There are approximately 20,000 pseudogenes in the human and other mammalian genomes. In recent years, there has been growing discussion about the nature of these pseudogenes. The issue centers on whether pseudogenes are functional or merely evolutionary relics with no function. It was long believed by geneticists that they were relics, until basic science research published in 2003 found a mouse pseudogene located within the Makorin family of genes that did have a function, namely to cause polycystic kidney disease and a bone disease known as osteogenesis imperfecta.

This finding, discovered in a mouse model, was hailed by proponents of “Intelligent Design” (ID). According to the Intelligent Design Network, the premise of intelligent design holds that certain features of the universe and of living things are best explained by an intelligent cause rather than an undirected process such as natural selection. ID is thus a disagreement with the core scientific basis of evolutionary theory.

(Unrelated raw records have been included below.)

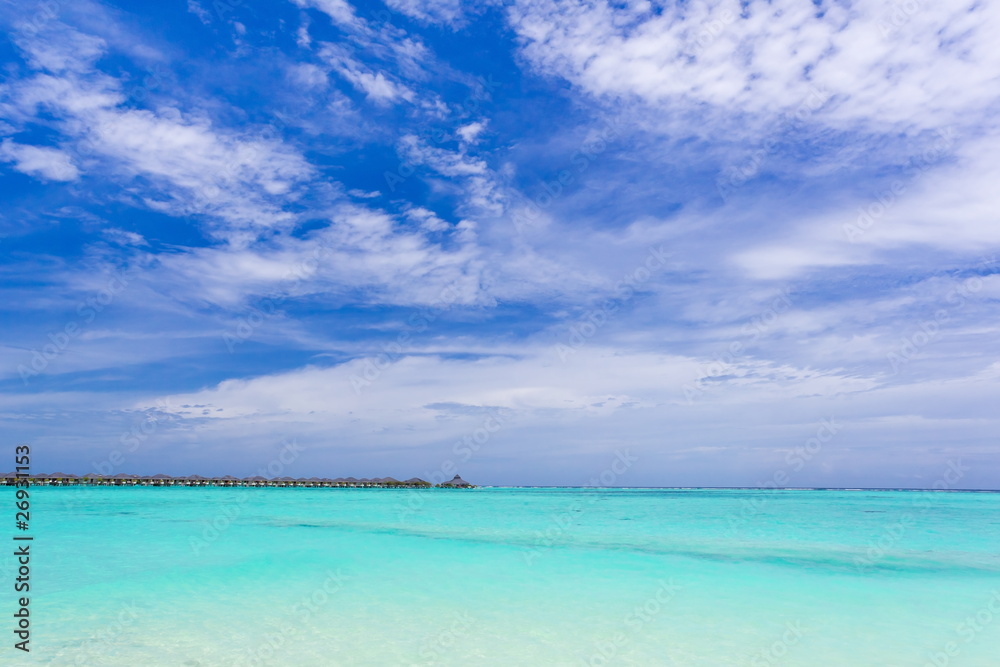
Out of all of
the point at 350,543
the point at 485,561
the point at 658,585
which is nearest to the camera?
the point at 658,585

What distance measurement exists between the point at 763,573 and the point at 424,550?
884 cm

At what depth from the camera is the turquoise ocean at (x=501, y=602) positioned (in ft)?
25.9

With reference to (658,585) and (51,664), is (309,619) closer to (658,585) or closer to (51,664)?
(51,664)

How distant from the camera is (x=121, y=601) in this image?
10.0 meters

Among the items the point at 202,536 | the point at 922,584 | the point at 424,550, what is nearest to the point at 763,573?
the point at 922,584

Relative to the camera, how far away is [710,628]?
30.2 ft

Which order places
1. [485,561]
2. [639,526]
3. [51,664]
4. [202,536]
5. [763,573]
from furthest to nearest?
[639,526]
[202,536]
[485,561]
[763,573]
[51,664]

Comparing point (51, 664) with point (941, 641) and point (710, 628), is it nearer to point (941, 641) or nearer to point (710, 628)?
point (710, 628)

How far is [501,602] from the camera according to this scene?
1077cm

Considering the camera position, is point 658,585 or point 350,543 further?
point 350,543

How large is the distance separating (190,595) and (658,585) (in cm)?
860

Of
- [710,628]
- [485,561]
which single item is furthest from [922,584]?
[485,561]

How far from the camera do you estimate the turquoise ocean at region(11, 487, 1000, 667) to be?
A: 25.9 feet

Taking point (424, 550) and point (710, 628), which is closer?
point (710, 628)
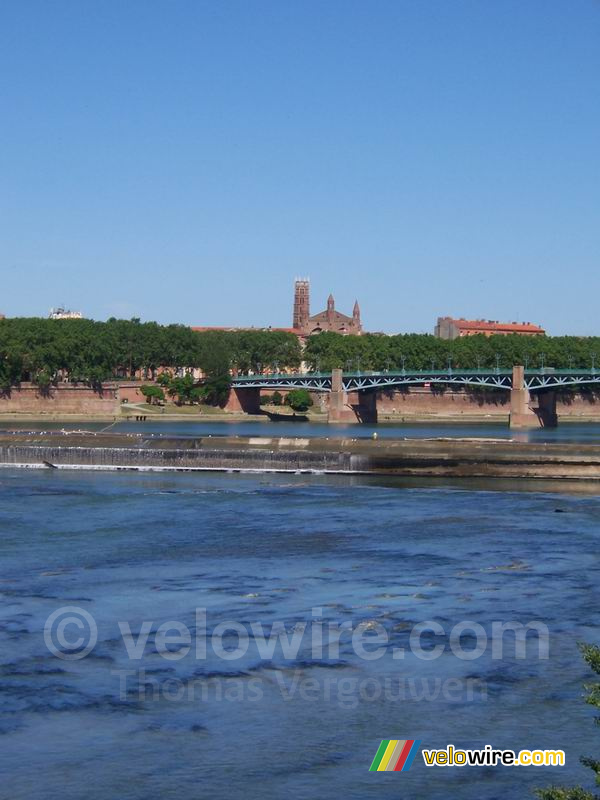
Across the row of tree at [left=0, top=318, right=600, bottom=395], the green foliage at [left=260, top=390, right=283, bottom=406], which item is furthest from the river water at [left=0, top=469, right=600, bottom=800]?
the green foliage at [left=260, top=390, right=283, bottom=406]

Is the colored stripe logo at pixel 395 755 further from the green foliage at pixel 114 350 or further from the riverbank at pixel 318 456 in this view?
the green foliage at pixel 114 350

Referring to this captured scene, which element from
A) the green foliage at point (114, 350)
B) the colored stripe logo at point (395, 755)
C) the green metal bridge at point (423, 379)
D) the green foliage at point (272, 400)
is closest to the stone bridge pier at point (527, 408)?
the green metal bridge at point (423, 379)

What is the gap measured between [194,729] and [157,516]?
73.8ft

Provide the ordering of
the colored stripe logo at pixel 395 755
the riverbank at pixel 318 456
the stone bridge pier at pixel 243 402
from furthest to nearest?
the stone bridge pier at pixel 243 402 → the riverbank at pixel 318 456 → the colored stripe logo at pixel 395 755

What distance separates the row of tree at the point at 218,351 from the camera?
133750 millimetres

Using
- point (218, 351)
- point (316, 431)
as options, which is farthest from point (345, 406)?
point (316, 431)

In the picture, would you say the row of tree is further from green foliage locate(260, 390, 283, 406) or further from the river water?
the river water

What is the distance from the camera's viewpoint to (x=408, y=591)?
86.4 feet

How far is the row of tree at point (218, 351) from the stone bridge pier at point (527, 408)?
74.2ft

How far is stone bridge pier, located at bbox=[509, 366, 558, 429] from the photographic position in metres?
123

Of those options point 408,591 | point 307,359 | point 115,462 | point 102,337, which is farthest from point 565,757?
point 307,359

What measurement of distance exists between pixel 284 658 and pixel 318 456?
36.0 meters

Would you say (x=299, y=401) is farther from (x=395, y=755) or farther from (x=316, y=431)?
(x=395, y=755)

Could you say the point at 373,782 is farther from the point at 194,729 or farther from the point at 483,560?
the point at 483,560
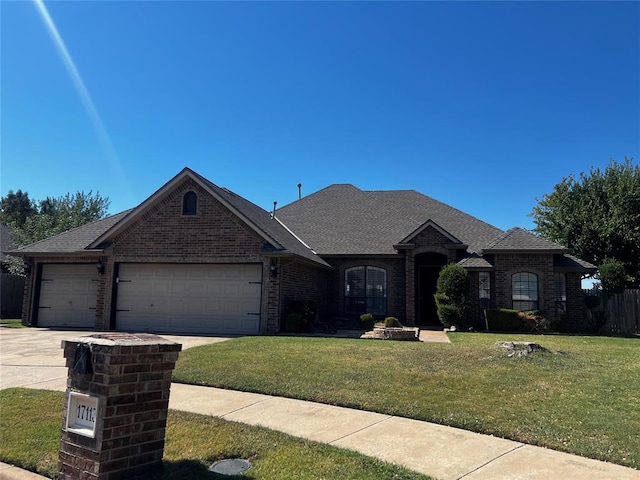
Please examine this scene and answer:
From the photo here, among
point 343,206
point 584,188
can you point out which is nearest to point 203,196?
point 343,206

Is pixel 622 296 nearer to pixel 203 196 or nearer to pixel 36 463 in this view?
pixel 203 196

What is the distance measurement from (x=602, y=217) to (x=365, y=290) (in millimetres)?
16118

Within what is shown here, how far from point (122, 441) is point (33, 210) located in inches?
2635

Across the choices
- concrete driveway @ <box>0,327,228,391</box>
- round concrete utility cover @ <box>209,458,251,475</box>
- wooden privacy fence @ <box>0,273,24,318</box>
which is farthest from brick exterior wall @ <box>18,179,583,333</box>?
round concrete utility cover @ <box>209,458,251,475</box>

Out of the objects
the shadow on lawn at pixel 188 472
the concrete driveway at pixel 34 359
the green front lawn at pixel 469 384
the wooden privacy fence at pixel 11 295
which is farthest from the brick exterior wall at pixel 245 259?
the shadow on lawn at pixel 188 472

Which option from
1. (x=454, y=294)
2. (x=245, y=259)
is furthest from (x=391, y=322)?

However, researchers at Children’s and the Wadsworth Center in New York, including first author Todd A. Gray, PhD, have found scientific evidence that contradicts this finding. The pseudogene in question – Mkrn1-p1 – indeed is not the cause of those diseases, according to senior author Robert D. Nicholls, DPhil, director of the Birth Defects Laboratories at Children’s. Instead, according to Dr. Nicholls, it merely is an inactive copy of a gene, an evolutionary relic as previously believed.

Results of this study are published in the Aug. 8 print issue of the Proceedings of the National Academy of Sciences. Click here to view the abstract.

“Discussion over evolution and Intelligent Design really has centered on whether pseudogenes, sometimes called ‘junk DNA,’ have a function or not. The suggestion is that an Intelligent Designer would not make junk DNA, so if a pseudogene does have a function, this is claimed to support the idea of an Intelligent Designer,” Dr. Nicholls said. “But there is no evidence that any of the 20,000 pseudogenes are functional. Our research proves this Makorin pseudogene does not have a function. It has continued to mutate over its short life of a few million years, a fact that supports evolution, and eventually will be discarded from the mouse genome.”

But the most important implication of this research from a patient perspective is that scientists now must go back to the beginning in terms of discovering the genetic mechanism that causes polycystic kidney disease and osteogenesis imperfecta in the mouse model, according to Dr. Nicholls.